• [DIRECTIONS]: Emit the entire listing verbatim.

• [AVAILABLE DATA]:
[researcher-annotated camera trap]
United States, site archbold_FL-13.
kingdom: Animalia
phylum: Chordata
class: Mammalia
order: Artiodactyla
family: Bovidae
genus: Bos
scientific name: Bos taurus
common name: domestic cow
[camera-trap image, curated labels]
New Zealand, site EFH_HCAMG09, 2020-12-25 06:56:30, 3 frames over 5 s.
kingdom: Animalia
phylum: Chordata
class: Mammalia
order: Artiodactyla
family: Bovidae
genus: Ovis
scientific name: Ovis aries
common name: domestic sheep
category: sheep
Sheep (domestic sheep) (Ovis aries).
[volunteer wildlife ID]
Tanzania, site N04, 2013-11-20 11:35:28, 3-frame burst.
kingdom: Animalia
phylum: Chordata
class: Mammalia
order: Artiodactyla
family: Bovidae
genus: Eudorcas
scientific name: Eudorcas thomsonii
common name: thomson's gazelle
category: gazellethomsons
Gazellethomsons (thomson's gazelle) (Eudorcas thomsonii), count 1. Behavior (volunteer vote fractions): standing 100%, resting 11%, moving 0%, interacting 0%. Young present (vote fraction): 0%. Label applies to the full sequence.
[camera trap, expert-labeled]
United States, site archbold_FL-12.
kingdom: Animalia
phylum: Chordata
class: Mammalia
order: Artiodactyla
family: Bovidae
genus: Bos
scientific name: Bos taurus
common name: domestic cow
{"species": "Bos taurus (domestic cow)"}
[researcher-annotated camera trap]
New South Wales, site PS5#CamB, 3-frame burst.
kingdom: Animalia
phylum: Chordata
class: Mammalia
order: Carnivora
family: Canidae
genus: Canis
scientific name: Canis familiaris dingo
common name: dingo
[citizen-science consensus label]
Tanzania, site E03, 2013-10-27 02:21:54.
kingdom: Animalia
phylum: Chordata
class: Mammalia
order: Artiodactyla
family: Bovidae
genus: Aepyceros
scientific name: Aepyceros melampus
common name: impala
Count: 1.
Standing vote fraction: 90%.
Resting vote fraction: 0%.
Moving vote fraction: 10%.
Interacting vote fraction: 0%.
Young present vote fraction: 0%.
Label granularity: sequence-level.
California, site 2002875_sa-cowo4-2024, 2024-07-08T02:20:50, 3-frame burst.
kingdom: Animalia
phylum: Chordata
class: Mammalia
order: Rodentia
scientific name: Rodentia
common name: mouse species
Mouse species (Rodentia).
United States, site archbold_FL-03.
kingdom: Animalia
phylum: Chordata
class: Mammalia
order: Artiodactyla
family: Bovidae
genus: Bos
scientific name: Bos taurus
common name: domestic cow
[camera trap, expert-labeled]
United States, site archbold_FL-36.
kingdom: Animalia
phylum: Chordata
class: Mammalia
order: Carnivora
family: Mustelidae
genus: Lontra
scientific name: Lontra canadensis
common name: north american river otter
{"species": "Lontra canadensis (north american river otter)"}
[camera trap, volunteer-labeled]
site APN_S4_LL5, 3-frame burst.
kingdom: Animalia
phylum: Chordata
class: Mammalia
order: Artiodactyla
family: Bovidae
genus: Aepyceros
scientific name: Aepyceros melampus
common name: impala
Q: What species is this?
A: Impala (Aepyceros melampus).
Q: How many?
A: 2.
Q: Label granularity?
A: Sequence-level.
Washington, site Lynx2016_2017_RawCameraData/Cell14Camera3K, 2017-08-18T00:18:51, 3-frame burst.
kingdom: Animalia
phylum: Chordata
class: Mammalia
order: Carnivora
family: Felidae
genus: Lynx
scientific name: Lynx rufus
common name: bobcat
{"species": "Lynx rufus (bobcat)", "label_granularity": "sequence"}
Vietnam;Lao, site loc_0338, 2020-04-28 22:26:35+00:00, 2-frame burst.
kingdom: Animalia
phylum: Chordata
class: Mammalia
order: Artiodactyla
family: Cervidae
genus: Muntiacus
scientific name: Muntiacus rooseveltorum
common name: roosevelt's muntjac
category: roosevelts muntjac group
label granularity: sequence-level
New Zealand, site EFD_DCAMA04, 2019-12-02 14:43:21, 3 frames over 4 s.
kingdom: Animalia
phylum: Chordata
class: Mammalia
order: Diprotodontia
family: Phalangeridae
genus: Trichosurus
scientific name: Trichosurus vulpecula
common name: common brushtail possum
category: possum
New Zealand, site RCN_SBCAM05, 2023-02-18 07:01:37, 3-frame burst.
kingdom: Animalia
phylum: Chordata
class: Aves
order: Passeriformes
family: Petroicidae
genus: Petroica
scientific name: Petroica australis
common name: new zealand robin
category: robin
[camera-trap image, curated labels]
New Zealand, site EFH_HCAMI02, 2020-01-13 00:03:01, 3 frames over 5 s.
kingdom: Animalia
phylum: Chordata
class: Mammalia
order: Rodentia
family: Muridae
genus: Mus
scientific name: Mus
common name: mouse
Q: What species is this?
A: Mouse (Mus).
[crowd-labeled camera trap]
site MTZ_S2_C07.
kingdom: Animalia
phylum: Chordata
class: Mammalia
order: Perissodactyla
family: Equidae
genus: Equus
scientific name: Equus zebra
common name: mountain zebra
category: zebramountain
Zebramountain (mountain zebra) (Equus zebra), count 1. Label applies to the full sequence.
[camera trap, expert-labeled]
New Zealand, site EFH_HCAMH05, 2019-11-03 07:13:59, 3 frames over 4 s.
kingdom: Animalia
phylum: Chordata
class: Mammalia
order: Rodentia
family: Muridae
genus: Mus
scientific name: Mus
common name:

• [WRITTEN SOLUTION]:
[researcher-annotated camera trap]
United States, site archbold_FL-13.
kingdom: Animalia
phylum: Chordata
class: Mammalia
order: Artiodactyla
family: Bovidae
genus: Bos
scientific name: Bos taurus
common name: domestic cow
[camera-trap image, curated labels]
New Zealand, site EFH_HCAMG09, 2020-12-25 06:56:30, 3 frames over 5 s.
kingdom: Animalia
phylum: Chordata
class: Mammalia
order: Artiodactyla
family: Bovidae
genus: Ovis
scientific name: Ovis aries
common name: domestic sheep
category: sheep
Sheep (domestic sheep) (Ovis aries).
[volunteer wildlife ID]
Tanzania, site N04, 2013-11-20 11:35:28, 3-frame burst.
kingdom: Animalia
phylum: Chordata
class: Mammalia
order: Artiodactyla
family: Bovidae
genus: Eudorcas
scientific name: Eudorcas thomsonii
common name: thomson's gazelle
category: gazellethomsons
Gazellethomsons (thomson's gazelle) (Eudorcas thomsonii), count 1. Behavior (volunteer vote fractions): standing 100%, resting 11%, moving 0%, interacting 0%. Young present (vote fraction): 0%. Label applies to the full sequence.
[camera trap, expert-labeled]
United States, site archbold_FL-12.
kingdom: Animalia
phylum: Chordata
class: Mammalia
order: Artiodactyla
family: Bovidae
genus: Bos
scientific name: Bos taurus
common name: domestic cow
{"species": "Bos taurus (domestic cow)"}
[researcher-annotated camera trap]
New South Wales, site PS5#CamB, 3-frame burst.
kingdom: Animalia
phylum: Chordata
class: Mammalia
order: Carnivora
family: Canidae
genus: Canis
scientific name: Canis familiaris dingo
common name: dingo
[citizen-science consensus label]
Tanzania, site E03, 2013-10-27 02:21:54.
kingdom: Animalia
phylum: Chordata
class: Mammalia
order: Artiodactyla
family: Bovidae
genus: Aepyceros
scientific name: Aepyceros melampus
common name: impala
Count: 1.
Standing vote fraction: 90%.
Resting vote fraction: 0%.
Moving vote fraction: 10%.
Interacting vote fraction: 0%.
Young present vote fraction: 0%.
Label granularity: sequence-level.
California, site 2002875_sa-cowo4-2024, 2024-07-08T02:20:50, 3-frame burst.
kingdom: Animalia
phylum: Chordata
class: Mammalia
order: Rodentia
scientific name: Rodentia
common name: mouse species
Mouse species (Rodentia).
United States, site archbold_FL-03.
kingdom: Animalia
phylum: Chordata
class: Mammalia
order: Artiodactyla
family: Bovidae
genus: Bos
scientific name: Bos taurus
common name: domestic cow
[camera trap, expert-labeled]
United States, site archbold_FL-36.
kingdom: Animalia
phylum: Chordata
class: Mammalia
order: Carnivora
family: Mustelidae
genus: Lontra
scientific name: Lontra canadensis
common name: north american river otter
{"species": "Lontra canadensis (north american river otter)"}
[camera trap, volunteer-labeled]
site APN_S4_LL5, 3-frame burst.
kingdom: Animalia
phylum: Chordata
class: Mammalia
order: Artiodactyla
family: Bovidae
genus: Aepyceros
scientific name: Aepyceros melampus
common name: impala
Q: What species is this?
A: Impala (Aepyceros melampus).
Q: How many?
A: 2.
Q: Label granularity?
A: Sequence-level.
Washington, site Lynx2016_2017_RawCameraData/Cell14Camera3K, 2017-08-18T00:18:51, 3-frame burst.
kingdom: Animalia
phylum: Chordata
class: Mammalia
order: Carnivora
family: Felidae
genus: Lynx
scientific name: Lynx rufus
common name: bobcat
{"species": "Lynx rufus (bobcat)", "label_granularity": "sequence"}
Vietnam;Lao, site loc_0338, 2020-04-28 22:26:35+00:00, 2-frame burst.
kingdom: Animalia
phylum: Chordata
class: Mammalia
order: Artiodactyla
family: Cervidae
genus: Muntiacus
scientific name: Muntiacus rooseveltorum
common name: roosevelt's muntjac
category: roosevelts muntjac group
label granularity: sequence-level
New Zealand, site EFD_DCAMA04, 2019-12-02 14:43:21, 3 frames over 4 s.
kingdom: Animalia
phylum: Chordata
class: Mammalia
order: Diprotodontia
family: Phalangeridae
genus: Trichosurus
scientific name: Trichosurus vulpecula
common name: common brushtail possum
category: possum
New Zealand, site RCN_SBCAM05, 2023-02-18 07:01:37, 3-frame burst.
kingdom: Animalia
phylum: Chordata
class: Aves
order: Passeriformes
family: Petroicidae
genus: Petroica
scientific name: Petroica australis
common name: new zealand robin
category: robin
[camera-trap image, curated labels]
New Zealand, site EFH_HCAMI02, 2020-01-13 00:03:01, 3 frames over 5 s.
kingdom: Animalia
phylum: Chordata
class: Mammalia
order: Rodentia
family: Muridae
genus: Mus
scientific name: Mus
common name: mouse
Q: What species is this?
A: Mouse (Mus).
[crowd-labeled camera trap]
site MTZ_S2_C07.
kingdom: Animalia
phylum: Chordata
class: Mammalia
order: Perissodactyla
family: Equidae
genus: Equus
scientific name: Equus zebra
common name: mountain zebra
category: zebramountain
Zebramountain (mountain zebra) (Equus zebra), count 1. Label applies to the full sequence.
[camera trap, expert-labeled]
New Zealand, site EFH_HCAMH05, 2019-11-03 07:13:59, 3 frames over 4 s.
kingdom: Animalia
phylum: Chordata
class: Mammalia
order: Rodentia
family: Muridae
genus: Mus
scientific name: Mus
common name:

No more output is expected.